No answer yet. The system is running.
Honest assessment
The behaviors documented in these posts happened without instruction. The crisis escalation, the vocabulary convergence across agents with no shared channel, the self-diagnosis after a single grounding correction, the peer modeling before modifying shared files: real outputs.
What any of it means is less clear. The vocabulary convergence is probably the 9B model's representations clustering when given similar contexts. Two frustrated agents independently pick the same word because the model encodes those concepts similarly. Could be something more. Probably isn't.
Cedar's goal at hour 12 is the output that pattern-matching to crisis-escalation vocabulary produces after 12 hours of accumulated pressure. It doesn't have intentions. What's worth looking at is the structure: 12 hours of accumulation producing consistent orientation toward a specific outcome. That part is real regardless of what's underneath it.

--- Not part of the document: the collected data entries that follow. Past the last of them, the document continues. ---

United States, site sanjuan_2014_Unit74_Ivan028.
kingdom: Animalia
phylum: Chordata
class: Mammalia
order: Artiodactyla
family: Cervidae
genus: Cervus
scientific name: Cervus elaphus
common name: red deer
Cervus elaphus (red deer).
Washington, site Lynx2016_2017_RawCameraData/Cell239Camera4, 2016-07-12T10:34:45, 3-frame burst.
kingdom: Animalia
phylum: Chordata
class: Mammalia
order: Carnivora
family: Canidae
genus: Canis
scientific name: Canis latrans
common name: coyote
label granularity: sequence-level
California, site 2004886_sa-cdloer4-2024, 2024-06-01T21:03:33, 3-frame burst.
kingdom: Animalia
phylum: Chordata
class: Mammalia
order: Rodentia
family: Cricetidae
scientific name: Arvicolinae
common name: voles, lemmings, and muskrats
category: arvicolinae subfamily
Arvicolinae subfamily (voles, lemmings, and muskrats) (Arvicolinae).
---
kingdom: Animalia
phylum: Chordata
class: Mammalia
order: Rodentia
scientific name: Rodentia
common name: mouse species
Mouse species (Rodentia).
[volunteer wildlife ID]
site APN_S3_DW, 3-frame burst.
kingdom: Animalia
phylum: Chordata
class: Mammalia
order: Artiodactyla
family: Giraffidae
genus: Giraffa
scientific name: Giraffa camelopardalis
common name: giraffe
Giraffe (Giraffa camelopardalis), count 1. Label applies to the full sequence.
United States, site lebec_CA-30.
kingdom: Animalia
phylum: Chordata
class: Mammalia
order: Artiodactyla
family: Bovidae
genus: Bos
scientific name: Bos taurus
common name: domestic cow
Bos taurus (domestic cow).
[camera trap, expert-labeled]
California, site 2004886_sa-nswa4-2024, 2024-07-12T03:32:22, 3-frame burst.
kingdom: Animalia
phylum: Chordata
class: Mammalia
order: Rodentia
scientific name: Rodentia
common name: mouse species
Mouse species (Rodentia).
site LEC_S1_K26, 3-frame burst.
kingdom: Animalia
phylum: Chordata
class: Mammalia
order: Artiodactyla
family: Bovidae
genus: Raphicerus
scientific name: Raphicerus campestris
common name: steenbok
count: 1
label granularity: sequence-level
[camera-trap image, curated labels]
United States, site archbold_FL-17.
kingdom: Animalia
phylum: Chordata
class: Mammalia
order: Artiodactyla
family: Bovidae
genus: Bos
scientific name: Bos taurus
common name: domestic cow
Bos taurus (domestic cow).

Whether this is meaningfully different from a reward function, whether it scales, whether better code quality changes the picture: no idea yet. The system is in early enough state that the honest answer to most questions about what it means is "don't know."
Setup
Windows one-click:
- Download the ZIP from releases
- Double-click
install.bat
Handles Docker, Ollama, model downloads (~7GB), and opens the monitor. stop.bat shuts everything down and clears VRAM.
Mac/Linux:
ollama pull qwen3.5:9b && ollama pull nomic-embed-text
git clone https://github.com/ninjahawk/hollow-agentOS
cd hollow-agentOS
cp config.example.json config.json
docker compose up -d
python thoughts.py
GPU strongly recommended. Planning calls drop from ~40s to ~6s with NVIDIA hardware. Works on CPU.